We also asked questions measuring attitude toward the charity we used [United Nations Children's Fund (UNICEF)] and their perception of the social desirability of donating to this charity. Subject groups did not differ in their attitude (control mean = 5.27 vs. ASD mean = 4.55; P = 0.36, two-tailed) or their perception of social desirability of donating (control mean = 4.55 vs. ASD mean = 4.90; P = 0.62, two-tailed).
Quantifying Observer Behavior.
To verify that there was no difference between subject groups in the behavior of the experimenter who was acting as the observer in our study, independent raters analyzed video recordings that were made covertly during the Presence session. Coding of these tapes by two independent coders (who were blind to the group membership of the subject) confirmed that there was no occasion on which the observer engaged differentially in any apparent activities (e.g., talking, coughing, etc). Additionally, after checking each videotape, two coders were encouraged to guess whether the observer was watching ASD or control participants; their best guesses were at chance (Fisher exact test, all P > 0.67), indicating that there was no detectable difference in the observer's behavior between the two groups.
Discussion
The present study showed that whereas control subjects donated more often in the presence of an observer than when they made donation decisions alone, ASD subjects showed no such effect (if anything, a slight trend in the opposite direction). Moreover, there was a correlation in the controls between how much they were inclined to donate without observation and the strength of the observer effect; and there was an effect on RT due to the presence of the observer. None of these effects were present in people with ASD. The equivalent social facilitation effects seen in both groups on a CPT task argue that people with ASD have intact nonspecific effects of the presence of another person and can perceive other people. Taken together, the findings indicate that individuals with ASD have a specific deficit in taking into account their reputation in the eyes of others.

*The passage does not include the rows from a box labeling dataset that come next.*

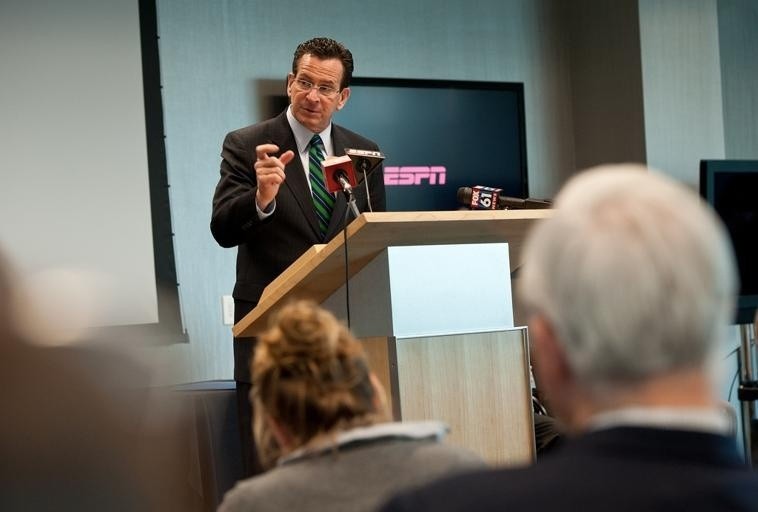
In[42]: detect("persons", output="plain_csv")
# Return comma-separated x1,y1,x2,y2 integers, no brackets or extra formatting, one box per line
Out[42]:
219,301,485,512
210,37,386,469
382,159,758,512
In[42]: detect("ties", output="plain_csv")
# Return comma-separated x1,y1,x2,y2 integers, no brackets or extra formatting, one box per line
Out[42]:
307,135,337,235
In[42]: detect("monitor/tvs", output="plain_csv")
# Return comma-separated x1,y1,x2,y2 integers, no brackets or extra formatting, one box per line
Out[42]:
332,77,529,211
699,156,758,324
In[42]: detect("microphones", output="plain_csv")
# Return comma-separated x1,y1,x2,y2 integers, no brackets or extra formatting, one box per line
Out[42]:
344,146,386,211
327,156,353,193
455,185,551,211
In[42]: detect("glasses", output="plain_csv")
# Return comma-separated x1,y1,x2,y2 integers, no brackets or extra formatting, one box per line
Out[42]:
292,77,341,97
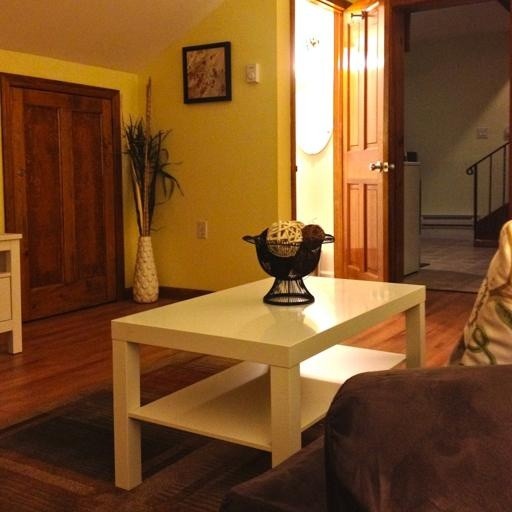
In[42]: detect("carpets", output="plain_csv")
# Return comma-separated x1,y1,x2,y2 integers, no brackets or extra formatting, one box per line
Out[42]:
1,352,236,488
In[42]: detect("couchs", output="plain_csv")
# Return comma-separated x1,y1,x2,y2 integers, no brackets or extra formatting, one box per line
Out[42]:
223,339,511,510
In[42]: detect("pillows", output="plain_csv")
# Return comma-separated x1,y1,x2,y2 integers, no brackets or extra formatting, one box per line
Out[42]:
444,218,512,368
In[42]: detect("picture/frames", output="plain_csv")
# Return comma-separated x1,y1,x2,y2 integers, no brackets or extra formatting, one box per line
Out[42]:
181,42,232,104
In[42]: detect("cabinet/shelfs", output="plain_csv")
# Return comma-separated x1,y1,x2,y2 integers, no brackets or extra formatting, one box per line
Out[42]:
402,160,424,278
2,73,123,323
0,233,23,354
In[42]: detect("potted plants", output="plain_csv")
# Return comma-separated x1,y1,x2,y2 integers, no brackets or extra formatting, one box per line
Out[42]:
121,77,183,303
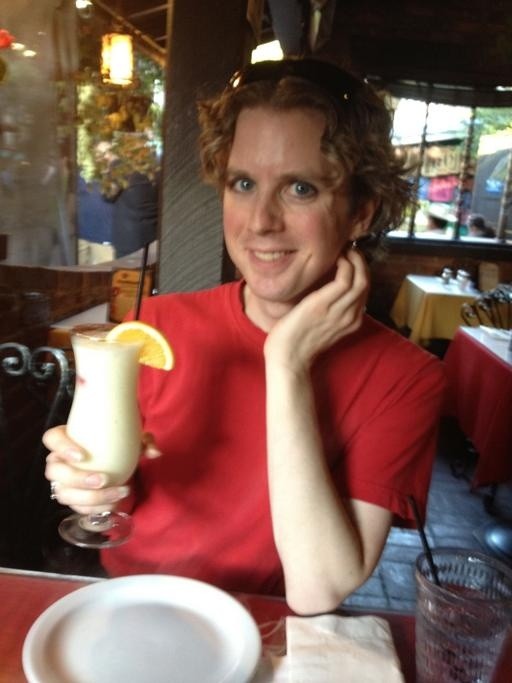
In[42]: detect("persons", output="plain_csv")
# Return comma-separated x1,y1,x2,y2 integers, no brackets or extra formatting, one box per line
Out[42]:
421,203,458,237
42,58,448,616
466,214,496,237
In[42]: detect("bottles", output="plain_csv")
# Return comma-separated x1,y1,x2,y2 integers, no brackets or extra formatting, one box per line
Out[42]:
441,268,470,290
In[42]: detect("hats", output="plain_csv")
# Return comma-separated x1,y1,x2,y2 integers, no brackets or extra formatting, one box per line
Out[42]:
424,203,458,222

Might people with ASD be immune to observer effects simply because they have less empathy for others (less intrinsic motivation to help others)? We did find that ASD features somewhat fewer donations in general, in addition to the more specific lack of an observer effect on these donations (Fig. 3A), even though this was not a statistically significant difference between groups. It has been well established that ASD features reduced empathy (27, 28), and our ASD sample actually scored significantly lower on Simon Baron-Cohen's Empathy Quotient than the control group, whereas there was no difference in Systematizing Quotient (29) between the two groups (Table S1). However, in the present study, by keeping the partner of the game identical (UNICEF) and only manipulating the presence of an observer (thus manipulating only the extrinsic motivation to donate), any overall differences in empathy (intrinsic motivation to donate) cannot explain the group differences on the observer effect that we report.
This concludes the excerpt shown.